**ARTICLE**
################
L’humanitaire ambigu : Des usages stratégiques des images des « crises humanitaires » africaines
Après une décennie 1980 marquée par la contestation croissante des régimes autoritaires, par la mobilisation internationale contre l’apartheid et par la forte médiatisation de la crise éthiopienne, la fin de la Guerre froide a laissé augurer de l’ouverture d’une nouvelle page de l’histoire du continent africain. En dépit de quelques avancées réelles (conférences souveraines ; élections démocratiques libres en Afrique du Sud ; résolution de certains conflits), cette période post-guerre froide est d’abord celle de la résurgence des crises et des guerres sur le continent, avec ces trois « arcs de crise » majeurs que sont l’Afrique de l’Ouest (Liberia, Sierra Leone, Côte d’Ivoire…), l’Afrique centrale (Rwanda, Burundi, Congo…) ou encore la Corne de l’Afrique (Éthiopie, Érythrée, Somalie).
La majorité de ces conflits ont généré des situations de fragilité extrême pour des millions d’Africaines et d’Africains. Celles-ci ont pu conduire à des interventions d’urgence de la communauté internationale qui constituent aujourd’hui, pour l’historien, un terrain d’étude favorable à la compréhension du rôle joué à cette époque par les ONG humanitaires dans la mise en visibilité des conflictualités africaines. Dans quelle mesure la présence des humanitaires et leur stratégie de communication contribuent-elles à forger les regards occidentaux sur l’Afrique ? Quelles représentations sont produites et diffusées de ces interventions et des humanitaires par les journalistes occidentaux ? La communication des ONG occidentales a-t-elle parfois joué un rôle décisif dans le déroulement de ces conflits ?
Loin de prétendre à l’exhaustivité sur ce vaste sujet des liens entre médias et humanitaires, cet article livre quelques pistes de réflexion sur les représentations médiatiques produites et diffusées en France de la scène humanitaire en contexte de conflits et de violences extrêmes. Quelques études de cas (Rwanda, Darfour, Congo…) permettront de dégager les formes de narrations médiatiques qui se mettent en place pour couvrir ces situations tout en évaluant le poids de la communication des ONG humanitaires dans les représentations données d’elles-mêmes.
L’omniprésence de la scène humanitaire dans les conflits africains des années 1990-2000.
################
Enregistrements d’un jeu de questions spatiales
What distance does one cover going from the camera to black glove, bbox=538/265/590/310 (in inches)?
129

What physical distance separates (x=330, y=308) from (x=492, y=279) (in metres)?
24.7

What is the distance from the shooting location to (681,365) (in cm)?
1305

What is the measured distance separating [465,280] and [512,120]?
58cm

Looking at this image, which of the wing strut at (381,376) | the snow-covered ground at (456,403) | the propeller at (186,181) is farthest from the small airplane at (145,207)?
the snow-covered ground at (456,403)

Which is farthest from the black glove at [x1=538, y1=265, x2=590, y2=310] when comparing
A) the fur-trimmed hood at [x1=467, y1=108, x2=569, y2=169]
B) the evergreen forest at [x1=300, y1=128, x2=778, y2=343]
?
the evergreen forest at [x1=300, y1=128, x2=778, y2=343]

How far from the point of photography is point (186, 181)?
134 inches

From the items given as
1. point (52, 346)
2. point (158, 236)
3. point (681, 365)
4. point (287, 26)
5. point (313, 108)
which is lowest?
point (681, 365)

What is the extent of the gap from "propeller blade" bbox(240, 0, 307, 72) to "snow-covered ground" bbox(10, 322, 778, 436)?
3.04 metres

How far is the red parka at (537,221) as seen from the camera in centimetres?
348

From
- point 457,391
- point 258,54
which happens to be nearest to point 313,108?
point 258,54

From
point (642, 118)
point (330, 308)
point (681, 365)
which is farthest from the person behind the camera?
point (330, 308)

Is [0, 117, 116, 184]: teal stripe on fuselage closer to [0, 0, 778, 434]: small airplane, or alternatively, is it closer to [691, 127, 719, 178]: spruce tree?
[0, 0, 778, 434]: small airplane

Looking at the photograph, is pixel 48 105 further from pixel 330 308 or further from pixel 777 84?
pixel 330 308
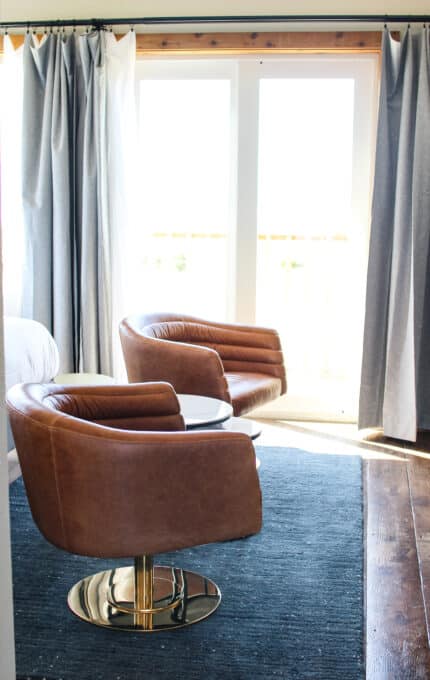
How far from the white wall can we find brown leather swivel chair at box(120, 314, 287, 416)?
177cm

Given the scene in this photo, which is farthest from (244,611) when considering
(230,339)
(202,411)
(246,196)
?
(246,196)

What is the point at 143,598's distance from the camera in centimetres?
251

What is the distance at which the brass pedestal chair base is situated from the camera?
246 centimetres

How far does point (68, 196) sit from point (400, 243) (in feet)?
6.23

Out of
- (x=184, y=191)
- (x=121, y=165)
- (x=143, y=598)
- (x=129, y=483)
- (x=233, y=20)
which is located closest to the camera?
(x=129, y=483)

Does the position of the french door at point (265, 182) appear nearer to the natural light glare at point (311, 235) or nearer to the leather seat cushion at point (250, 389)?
the natural light glare at point (311, 235)

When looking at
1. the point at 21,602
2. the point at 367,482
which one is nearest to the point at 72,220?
the point at 367,482

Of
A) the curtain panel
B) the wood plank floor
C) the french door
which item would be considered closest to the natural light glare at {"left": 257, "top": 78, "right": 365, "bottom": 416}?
the french door

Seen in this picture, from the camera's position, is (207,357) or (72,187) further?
(72,187)

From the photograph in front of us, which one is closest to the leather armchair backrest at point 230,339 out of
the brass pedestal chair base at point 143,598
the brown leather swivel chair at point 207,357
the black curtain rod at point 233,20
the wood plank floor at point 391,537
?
the brown leather swivel chair at point 207,357

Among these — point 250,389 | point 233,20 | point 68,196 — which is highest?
point 233,20

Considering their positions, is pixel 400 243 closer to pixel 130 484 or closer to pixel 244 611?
pixel 244 611

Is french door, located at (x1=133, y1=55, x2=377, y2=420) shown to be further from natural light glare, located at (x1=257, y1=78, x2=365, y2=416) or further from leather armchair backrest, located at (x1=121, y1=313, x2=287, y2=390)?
leather armchair backrest, located at (x1=121, y1=313, x2=287, y2=390)

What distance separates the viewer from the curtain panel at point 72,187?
4.61m
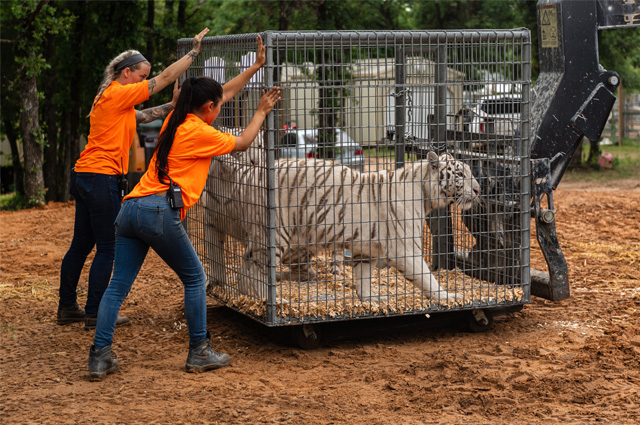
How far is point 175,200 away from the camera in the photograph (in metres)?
4.62

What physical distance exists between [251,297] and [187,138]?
4.80 feet

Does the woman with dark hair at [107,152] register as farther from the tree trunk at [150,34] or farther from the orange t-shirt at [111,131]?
the tree trunk at [150,34]

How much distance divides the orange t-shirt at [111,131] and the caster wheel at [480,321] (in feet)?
9.68

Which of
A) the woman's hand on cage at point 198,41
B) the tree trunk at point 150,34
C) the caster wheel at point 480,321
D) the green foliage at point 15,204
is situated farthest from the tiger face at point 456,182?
the green foliage at point 15,204

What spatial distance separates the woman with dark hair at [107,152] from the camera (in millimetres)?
5477

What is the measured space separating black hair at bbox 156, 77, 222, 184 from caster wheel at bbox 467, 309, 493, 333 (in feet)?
8.59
################
**EXERCICES**
A - Reformulez sous forme de liste le paragraphe de l’article qui commence par « Loin de prétendre à l’exhaustivité », en conservant ses faits principaux.
B - Poursuivez l’article sur les images des crises humanitaires africaines en rédigeant le début de la section intitulée « L’omniprésence de la scène humanitaire dans les conflits africains des années 1990-2000 ».

**RÉPONSES**
A -
- L’article ne prétend pas traiter de façon exhaustive les liens entre médias et humanitaires.
- Il propose des pistes de réflexion sur les représentations médiatiques de la scène humanitaire, produites et diffusées en France, en contexte de conflits et de violences extrêmes.
- Des études de cas (Rwanda, Darfour, Congo…) serviront à dégager les formes de narration médiatique mises en place pour couvrir ces situations.
- Elles permettront aussi d’évaluer le poids de la communication des ONG humanitaires dans les représentations qu’elles donnent d’elles-mêmes.

B -
Les années 1990 s’ouvrent avec deux grandes crises majeures : la guerre en Somalie (1992-1995) et le génocide perpétré contre les Tutsis du Rwanda en 1994. Dans les deux cas, ces événements multidimensionnels sont d’abord présentés par les médias français et occidentaux comme de gigantesques crises humanitaires qui nécessitent l’intervention de la communauté internationale.
La guerre en Somalie a principalement été couverte sous l’angle de l’aide apportée par les États occidentaux aux populations civiles. Cette couverture donne lieu à de nombreuses scènes montrant des enfants faméliques recevant des rations de riz — riz parfois débarqué à dos d’homme politique — sous la protection des soldats de l’opération militaro-humanitaire Restore Hope. Un débat traverse l’historiographie pour tenter de déterminer si les images de la détresse des populations sur CNN ont convaincu Bill Clinton de décider d’une intervention américaine (le fameux « effet CNN ») ou si celle-ci était déjà en préparation lorsque les médias américains ont commencé à s’intéresser à la situation somalienne. Il est sûr que la pression de l’opinion publique a permis au pouvoir politique d’annoncer cette décision dans des conditions favorables tandis qu’en octobre 1993, les images des corps des soldats américains trainés dans les rues de Mogadiscio ont contraint le Président américain à un retrait précipité.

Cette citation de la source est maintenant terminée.